◆ Metin bölümü ◆
==*==

Revak; çoğunlukla bir yapının dış cephesi veya avlusunun etrafında yer alan, yarı açık ve uzunlamasına bir mekân oluşturan kemerli yapılara verilen addır. Ahşap veya kâgir malzeme ile inşa edilen revakların üzeri düz döşeme, tonoz veya kubbe ile örtülü olabilir.
Yapı elemanları;
- Düşey taşıyıcı elemanlar,
- Kemerler,
- Örtü kısmı,
- Revakları birbirine bağlayan duvarlar olarak sıralanabilir.
Revakların kemerli yapıda olması sayesinde görsel bakımdan etkileyici mimari yapılar elde edilebilir. Kemerli yarı açık cepheye sahip olmasından ötürü hareketli bir akış vardır. Ayrıca ışık-gölge durumuna göre oldukça etkileyici cepheler yapılabilir.

==*==

◆ Girdi listesi ◆
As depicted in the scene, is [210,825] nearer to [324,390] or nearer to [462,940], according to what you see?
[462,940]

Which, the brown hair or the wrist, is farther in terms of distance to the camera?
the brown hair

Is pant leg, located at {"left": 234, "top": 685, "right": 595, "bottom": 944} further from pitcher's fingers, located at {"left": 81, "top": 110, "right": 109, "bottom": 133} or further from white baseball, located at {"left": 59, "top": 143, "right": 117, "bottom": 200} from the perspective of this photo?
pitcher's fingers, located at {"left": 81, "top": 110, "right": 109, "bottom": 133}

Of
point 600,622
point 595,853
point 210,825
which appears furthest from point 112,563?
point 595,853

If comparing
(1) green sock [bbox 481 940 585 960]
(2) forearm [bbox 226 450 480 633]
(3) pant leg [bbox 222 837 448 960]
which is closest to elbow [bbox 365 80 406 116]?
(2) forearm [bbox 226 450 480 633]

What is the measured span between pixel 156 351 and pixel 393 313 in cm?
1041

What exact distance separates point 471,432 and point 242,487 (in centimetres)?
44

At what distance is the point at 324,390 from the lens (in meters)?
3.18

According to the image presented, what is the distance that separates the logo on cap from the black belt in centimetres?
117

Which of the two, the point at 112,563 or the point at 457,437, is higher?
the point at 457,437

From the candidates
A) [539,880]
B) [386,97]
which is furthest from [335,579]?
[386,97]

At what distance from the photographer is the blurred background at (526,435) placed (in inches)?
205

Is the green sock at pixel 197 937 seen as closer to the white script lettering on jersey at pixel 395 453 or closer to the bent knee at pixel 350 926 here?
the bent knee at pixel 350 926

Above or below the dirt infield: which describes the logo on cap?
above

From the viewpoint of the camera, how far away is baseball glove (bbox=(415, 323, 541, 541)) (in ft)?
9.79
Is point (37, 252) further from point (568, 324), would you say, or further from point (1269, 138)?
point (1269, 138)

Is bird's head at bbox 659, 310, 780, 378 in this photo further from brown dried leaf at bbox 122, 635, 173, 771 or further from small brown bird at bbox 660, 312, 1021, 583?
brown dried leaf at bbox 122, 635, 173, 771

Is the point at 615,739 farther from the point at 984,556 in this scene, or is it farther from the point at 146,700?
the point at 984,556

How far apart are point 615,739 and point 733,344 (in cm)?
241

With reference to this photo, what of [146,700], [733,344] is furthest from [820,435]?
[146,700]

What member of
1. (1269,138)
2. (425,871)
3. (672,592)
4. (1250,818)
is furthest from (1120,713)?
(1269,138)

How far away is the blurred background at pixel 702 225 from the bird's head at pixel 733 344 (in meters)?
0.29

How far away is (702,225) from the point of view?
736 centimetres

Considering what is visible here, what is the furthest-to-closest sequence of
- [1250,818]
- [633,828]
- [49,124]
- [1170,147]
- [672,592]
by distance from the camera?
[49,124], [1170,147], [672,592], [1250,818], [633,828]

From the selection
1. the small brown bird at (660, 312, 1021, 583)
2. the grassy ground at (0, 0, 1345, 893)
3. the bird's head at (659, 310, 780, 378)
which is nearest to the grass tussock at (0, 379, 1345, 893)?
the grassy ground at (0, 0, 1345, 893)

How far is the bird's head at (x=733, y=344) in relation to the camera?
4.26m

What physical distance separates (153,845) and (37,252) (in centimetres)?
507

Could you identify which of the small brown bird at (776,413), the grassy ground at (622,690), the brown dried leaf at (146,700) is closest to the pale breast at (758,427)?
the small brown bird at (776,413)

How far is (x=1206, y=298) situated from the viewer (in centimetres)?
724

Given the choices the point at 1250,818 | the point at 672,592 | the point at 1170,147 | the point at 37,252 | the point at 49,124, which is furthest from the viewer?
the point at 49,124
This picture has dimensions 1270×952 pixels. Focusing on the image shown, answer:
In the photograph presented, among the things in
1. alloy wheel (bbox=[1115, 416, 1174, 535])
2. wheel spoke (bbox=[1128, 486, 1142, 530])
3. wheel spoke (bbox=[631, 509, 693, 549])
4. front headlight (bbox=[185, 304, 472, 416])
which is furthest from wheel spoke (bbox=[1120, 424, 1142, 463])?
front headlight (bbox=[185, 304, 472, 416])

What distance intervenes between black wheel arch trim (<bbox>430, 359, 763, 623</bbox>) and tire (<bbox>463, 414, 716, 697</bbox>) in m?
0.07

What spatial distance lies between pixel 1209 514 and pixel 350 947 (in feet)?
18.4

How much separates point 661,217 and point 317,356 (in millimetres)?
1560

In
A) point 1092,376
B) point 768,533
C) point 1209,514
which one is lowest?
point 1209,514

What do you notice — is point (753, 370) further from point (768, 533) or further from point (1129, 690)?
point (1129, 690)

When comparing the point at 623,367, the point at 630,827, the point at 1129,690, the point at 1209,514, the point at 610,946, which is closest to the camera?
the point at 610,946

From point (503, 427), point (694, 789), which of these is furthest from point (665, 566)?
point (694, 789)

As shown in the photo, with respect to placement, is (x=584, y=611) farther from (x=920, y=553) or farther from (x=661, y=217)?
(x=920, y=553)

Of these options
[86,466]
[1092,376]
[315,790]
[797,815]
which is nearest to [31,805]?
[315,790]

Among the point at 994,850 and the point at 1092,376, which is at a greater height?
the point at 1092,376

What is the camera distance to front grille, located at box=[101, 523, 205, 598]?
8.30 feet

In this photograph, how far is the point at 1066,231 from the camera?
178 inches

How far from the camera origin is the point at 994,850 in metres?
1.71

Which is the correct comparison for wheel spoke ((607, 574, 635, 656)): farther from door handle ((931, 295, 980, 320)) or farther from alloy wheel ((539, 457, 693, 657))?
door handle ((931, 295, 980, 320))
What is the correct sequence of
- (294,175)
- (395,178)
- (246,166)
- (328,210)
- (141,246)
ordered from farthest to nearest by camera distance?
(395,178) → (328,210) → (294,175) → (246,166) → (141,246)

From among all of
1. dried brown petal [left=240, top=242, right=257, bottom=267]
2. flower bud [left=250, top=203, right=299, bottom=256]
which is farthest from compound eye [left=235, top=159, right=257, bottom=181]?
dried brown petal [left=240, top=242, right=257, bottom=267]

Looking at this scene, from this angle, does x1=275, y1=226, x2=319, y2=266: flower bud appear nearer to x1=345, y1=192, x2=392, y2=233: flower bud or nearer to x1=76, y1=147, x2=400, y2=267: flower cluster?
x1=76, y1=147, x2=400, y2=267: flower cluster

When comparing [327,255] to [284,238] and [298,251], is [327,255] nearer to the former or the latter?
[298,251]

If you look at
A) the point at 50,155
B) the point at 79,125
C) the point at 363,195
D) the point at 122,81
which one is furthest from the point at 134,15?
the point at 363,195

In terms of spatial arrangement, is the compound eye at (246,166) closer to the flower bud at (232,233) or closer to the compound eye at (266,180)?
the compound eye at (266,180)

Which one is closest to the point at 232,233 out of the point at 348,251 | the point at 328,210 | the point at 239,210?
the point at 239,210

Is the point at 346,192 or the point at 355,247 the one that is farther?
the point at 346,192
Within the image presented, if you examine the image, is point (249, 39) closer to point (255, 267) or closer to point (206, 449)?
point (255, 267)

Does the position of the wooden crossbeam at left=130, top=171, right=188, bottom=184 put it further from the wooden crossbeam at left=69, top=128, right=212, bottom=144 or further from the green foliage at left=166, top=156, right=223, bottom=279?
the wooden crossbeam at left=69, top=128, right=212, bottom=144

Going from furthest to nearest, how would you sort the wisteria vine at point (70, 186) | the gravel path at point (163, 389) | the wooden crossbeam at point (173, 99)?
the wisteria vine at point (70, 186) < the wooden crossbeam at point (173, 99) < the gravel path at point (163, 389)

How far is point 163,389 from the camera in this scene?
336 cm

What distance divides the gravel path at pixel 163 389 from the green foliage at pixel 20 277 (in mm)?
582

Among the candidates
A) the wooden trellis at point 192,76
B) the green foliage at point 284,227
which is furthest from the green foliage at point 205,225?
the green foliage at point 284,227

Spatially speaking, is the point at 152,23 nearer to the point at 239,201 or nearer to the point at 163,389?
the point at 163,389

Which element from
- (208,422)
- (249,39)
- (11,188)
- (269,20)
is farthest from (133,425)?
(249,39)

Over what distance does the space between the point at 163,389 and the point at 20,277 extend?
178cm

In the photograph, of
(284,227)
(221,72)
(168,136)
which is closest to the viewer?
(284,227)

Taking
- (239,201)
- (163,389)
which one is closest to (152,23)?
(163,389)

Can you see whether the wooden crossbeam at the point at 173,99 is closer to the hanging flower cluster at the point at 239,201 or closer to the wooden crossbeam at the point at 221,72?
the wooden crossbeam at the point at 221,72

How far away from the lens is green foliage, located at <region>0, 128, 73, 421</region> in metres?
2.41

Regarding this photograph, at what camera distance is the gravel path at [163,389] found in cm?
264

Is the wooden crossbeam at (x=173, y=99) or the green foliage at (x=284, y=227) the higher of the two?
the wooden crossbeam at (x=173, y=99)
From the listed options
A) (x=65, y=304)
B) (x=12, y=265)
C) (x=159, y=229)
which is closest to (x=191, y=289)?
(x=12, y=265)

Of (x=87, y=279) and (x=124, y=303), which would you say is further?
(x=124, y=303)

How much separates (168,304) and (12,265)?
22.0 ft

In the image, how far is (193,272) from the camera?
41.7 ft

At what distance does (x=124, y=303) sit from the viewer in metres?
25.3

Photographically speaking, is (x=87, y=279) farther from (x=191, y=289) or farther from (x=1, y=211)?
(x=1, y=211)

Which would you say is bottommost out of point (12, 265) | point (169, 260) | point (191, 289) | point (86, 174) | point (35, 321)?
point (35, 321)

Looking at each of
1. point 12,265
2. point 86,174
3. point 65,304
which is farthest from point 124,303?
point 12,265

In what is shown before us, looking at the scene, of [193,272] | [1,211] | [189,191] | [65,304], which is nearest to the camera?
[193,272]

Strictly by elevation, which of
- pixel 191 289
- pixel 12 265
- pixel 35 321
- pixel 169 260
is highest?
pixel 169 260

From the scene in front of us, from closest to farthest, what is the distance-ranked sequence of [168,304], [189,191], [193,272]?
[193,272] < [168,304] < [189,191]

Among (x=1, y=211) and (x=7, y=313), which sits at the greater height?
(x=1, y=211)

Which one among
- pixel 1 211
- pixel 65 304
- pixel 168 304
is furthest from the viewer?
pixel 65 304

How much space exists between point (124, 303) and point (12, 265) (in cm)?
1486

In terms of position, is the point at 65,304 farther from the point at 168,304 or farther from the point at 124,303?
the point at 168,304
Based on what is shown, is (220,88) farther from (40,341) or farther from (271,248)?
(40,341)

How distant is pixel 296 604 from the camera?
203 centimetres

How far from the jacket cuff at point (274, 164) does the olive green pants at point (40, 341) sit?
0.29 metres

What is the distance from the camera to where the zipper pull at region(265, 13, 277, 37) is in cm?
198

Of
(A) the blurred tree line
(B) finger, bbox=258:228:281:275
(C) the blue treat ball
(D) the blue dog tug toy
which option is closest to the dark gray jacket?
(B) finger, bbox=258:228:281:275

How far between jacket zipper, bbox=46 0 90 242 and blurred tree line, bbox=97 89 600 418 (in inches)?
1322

==*==

Revak metninde "Revak; çoğunlukla bir" ile başlayıp "ile örtülü olabilir." ile biten kısmı harfi harfine yeniden yaz.

Revak; çoğunlukla bir yapının dış cephesi veya avlusunun etrafında yer alan, yarı açık ve uzunlamasına bir mekân oluşturan kemerli yapılara verilen addır. Ahşap veya kâgir malzeme ile inşa edilen revakların üzeri düz döşeme, tonoz veya kubbe ile örtülü olabilir.